Keycloak Idp

How to Connect a Keycloak Identity Provider to Another Keycloak instance

Tested on Keycloak Docker version 24.0.4.

Prerequisites

Ensure Docker and Docker Compose are installed on your system.

Step 1: Run Keycloak Instances

Run two Keycloak instances using Docker Compose. Adjust accordingly if only one is needed.

docker-compose.yml:

services:
  keycloak_master:
    image: keycloak/keycloak:latest
    hostname: keycloak-master
    container_name: keycloak-master
    command: ["start-dev"]
    environment:
      - KEYCLOAK_ADMIN=admin
      - KEYCLOAK_ADMIN_PASSWORD=admin
    ports:
      - "8080:8080"

  keycloak_slave:
    image: keycloak/keycloak:latest
    hostname: keycloak-slave
    container_name: keycloak-slave
    command: ["start-dev"]
    environment:
      - KEYCLOAK_ADMIN=admin
      - KEYCLOAK_ADMIN_PASSWORD=admin
    ports:
      - "8081:8080"

Step 2: Create Realms

• Keycloak Master: Create a realm named master_realm.
• Keycloak Slave: Create a realm named slave_realm.

Step 3: Create Client for the Identity Provider in Slave

1. Navigate to slave -> slave_realm -> clients.
2. Create a client named idp_client.
3. Set “Valid Redirect URIs” to *.
4. Go to Credentials and regenerate the client secret.
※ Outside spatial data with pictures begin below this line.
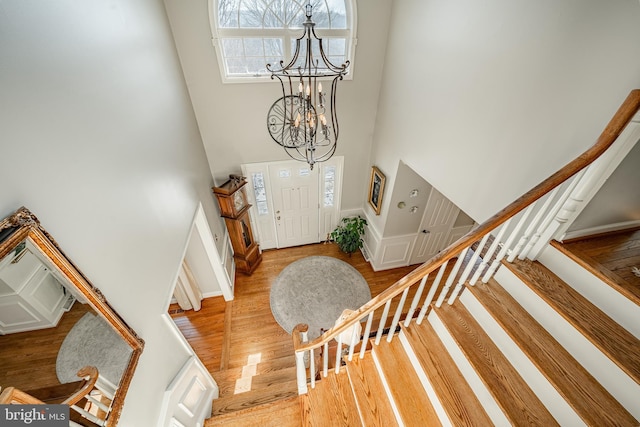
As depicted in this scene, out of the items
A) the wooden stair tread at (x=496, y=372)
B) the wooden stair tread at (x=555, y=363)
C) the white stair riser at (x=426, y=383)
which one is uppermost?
the wooden stair tread at (x=555, y=363)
Copy the secret.

Step 4: Setup Identity Provider in Master

1. Navigate to master -> identity providers.
2. Add a new provider of type Keycloak OpenID Connect.

Configuration:

• Display Name: (This will be shown on the button)
• Authorization URL: http://localhost:8081/realms/slave_realm/protocol/openid-connect/auth
• Token URL: http://keycloak-slave:8080/realms/slave_realm/protocol/openid-connect/token
  • Note: The Authorization URL is accessed by the browser (local network), while the Token URL is accessed internally (Docker network).
• Client ID: idp_client
• Client Secret: <idp_client_secret> (from the previous step)

Step 5: Create Users

• Keycloak Master:
  1. Navigate to master -> users.
  2. Create a user named master_user.
  3. Set the password to master_password.
• Keycloak Slave:
  1. Navigate to slave -> users.
  2. Create a user named slave_user.
  3. Set the password to slave_password.

Step 6: Create Client for Application

1. Navigate to master -> clients.
2. Create a client named app_client.
3. Go to Credentials and regenerate the client secret. Copy the secret.

Note

Users that log in from the slave Keycloak will also be saved in the master Keycloak.

TODO

Implement privilege mapping from slave to master.